I didn’t feel hard done by as a child – obviously, I was very lucky to be getting loads of other great gifts and there were so many kids who were not in the same fortune position.
But as an adult during the festive season, I’ve found myself thinking about it more and more. Was I spared from another horrible child-to-adult-transition associated with Christmas?
Like, just how important are Christmas clothes? They’re a matter of life or death in Iceland, if you’re to invest in the long-held tradition there.
For other people, it’s very obviously a significant part of their personal Christmas experience.
In a way, it makes sense. Why wouldn’t you get an outfit specifically for Christmas? We get costumes for Halloween, on significant birthdays we’ve splashed out on glittery body-cons. So why wouldn’t we celebrate the birth of Christ in a similar fashion?
Allow me to answer a question with a question here – do Christmas clothes have to be Christmas-y?
I’m talking strict Santa/reindeer/snowflake motifs here, or colour schemes – because that’s all that comes up when you do a quick Insta search of #christmasclothes.
Frankly, the idea of rocking up to greet your turkey decked out in an outfit that was possibly emblazoned with a turkey seemed outrageous to people who are in the know.
(And by that, I mean people in the DailyEdge.ie office who had the pleasure of having parents who wanted them to have a nice rig-out for the day).
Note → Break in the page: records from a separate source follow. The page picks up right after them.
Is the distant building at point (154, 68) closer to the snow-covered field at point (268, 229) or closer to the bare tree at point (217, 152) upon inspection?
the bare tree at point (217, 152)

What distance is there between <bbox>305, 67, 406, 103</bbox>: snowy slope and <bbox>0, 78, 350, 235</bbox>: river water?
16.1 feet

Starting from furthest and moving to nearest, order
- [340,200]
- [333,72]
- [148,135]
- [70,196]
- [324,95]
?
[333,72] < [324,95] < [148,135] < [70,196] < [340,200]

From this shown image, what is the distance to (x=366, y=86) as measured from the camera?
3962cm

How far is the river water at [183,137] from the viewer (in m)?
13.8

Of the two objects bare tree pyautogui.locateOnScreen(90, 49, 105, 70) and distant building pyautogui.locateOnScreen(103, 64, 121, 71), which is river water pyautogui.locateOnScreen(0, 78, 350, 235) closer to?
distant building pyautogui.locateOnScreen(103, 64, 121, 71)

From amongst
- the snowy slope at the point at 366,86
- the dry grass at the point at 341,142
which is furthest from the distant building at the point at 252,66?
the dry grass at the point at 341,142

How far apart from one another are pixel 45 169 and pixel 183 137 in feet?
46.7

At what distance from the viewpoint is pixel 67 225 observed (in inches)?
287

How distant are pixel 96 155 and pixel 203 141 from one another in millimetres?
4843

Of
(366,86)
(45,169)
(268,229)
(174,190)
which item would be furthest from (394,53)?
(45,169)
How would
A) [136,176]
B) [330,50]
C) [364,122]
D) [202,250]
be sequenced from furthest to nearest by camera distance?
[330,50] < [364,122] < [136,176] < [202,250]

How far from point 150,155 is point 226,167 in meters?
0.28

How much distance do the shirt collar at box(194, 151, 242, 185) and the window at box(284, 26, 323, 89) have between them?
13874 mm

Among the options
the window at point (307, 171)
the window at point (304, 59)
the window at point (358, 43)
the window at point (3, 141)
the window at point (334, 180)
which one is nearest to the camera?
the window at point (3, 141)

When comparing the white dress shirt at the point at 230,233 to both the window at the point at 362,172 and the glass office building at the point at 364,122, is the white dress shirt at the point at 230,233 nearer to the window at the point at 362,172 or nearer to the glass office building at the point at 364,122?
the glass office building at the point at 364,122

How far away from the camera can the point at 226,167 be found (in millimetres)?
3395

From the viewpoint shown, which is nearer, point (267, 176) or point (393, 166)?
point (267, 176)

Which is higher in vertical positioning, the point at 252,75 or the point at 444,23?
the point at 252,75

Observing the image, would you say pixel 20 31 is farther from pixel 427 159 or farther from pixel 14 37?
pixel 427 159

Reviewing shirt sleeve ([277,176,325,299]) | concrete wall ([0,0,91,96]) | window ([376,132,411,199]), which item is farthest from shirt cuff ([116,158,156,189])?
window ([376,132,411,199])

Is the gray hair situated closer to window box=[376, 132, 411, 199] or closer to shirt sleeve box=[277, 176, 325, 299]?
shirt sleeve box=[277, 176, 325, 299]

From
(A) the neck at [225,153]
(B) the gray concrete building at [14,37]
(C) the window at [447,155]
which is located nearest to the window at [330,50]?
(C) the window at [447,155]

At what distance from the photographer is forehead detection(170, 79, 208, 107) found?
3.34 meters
From my extremely in-depth research, I’ve concluded that Christmas clothes for girls involved:
- A textured dress (velvet or sequinned preferred)
- Tights (new ones, obvs)
- Plastic shoes of some kind, potentially from Clarks or Debenhams
With boys, however, it seems to get a little less clear. When asked about the topic, one of my male friends said:
[My mam] asked me to put on jeans from time to time, yes.”
Another friend simply wears “nice, normal clothes”. Specific.
A Google Image search of “nice, normal clothes” summons these results:
However, I am otherwise none the wiser. Did I miss out? Are they just clothes, at the end of the day? What’s the cut-off point? Will I ever understand?